**What to produce**
For this exercise, reproduce the entries below exactly, but only from the line containing "Starting from a" through the line containing "Answer (YES/NO): NO", both included.

**Task data**
== Segment start ==
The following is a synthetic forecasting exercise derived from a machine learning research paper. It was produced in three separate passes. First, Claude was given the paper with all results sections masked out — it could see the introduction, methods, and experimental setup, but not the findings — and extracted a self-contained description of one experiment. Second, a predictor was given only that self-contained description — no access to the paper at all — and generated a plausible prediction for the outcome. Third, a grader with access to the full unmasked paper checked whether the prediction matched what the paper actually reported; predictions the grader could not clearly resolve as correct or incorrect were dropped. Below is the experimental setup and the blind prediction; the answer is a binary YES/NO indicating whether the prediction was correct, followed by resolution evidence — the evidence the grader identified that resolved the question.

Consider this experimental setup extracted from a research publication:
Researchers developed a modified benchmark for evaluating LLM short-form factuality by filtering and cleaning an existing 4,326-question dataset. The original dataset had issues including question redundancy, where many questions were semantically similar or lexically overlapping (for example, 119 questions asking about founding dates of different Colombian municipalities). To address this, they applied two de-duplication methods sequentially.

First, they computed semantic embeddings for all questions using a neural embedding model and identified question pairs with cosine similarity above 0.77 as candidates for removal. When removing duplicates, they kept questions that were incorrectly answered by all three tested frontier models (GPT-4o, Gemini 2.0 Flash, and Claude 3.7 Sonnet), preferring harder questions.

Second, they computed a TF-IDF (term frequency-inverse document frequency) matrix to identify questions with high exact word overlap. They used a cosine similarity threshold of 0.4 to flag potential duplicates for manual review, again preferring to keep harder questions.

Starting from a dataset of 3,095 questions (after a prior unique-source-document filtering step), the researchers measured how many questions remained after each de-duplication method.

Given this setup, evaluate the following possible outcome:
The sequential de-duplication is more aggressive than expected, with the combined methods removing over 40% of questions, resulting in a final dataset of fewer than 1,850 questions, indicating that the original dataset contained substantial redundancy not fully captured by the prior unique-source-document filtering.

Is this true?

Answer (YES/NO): NO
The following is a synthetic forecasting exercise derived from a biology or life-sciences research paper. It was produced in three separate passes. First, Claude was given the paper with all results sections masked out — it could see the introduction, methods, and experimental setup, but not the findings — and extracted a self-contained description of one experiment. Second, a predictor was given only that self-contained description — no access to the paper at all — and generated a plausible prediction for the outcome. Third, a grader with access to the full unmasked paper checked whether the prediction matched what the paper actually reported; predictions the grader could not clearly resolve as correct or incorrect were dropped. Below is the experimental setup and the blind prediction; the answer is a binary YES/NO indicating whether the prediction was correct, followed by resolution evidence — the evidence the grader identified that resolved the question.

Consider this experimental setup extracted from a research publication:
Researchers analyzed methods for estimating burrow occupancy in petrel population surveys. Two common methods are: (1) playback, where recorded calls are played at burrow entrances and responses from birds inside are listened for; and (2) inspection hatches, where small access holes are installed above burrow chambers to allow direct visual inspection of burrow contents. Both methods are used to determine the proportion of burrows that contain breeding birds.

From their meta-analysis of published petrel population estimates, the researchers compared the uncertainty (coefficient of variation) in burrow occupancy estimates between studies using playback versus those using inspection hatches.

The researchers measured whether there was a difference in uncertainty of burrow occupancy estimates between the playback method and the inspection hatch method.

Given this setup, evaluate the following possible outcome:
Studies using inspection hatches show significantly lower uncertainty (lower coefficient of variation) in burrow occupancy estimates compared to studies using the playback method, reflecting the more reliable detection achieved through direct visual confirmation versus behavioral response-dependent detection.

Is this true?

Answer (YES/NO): YES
== Segment end ==
**Response**
Starting from a dataset of 3,095 questions (after a prior unique-source-document filtering step), the researchers measured how many questions remained after each de-duplication method.

Given this setup, evaluate the following possible outcome:
The sequential de-duplication is more aggressive than expected, with the combined methods removing over 40% of questions, resulting in a final dataset of fewer than 1,850 questions, indicating that the original dataset contained substantial redundancy not fully captured by the prior unique-source-document filtering.

Is this true?

Answer (YES/NO): NO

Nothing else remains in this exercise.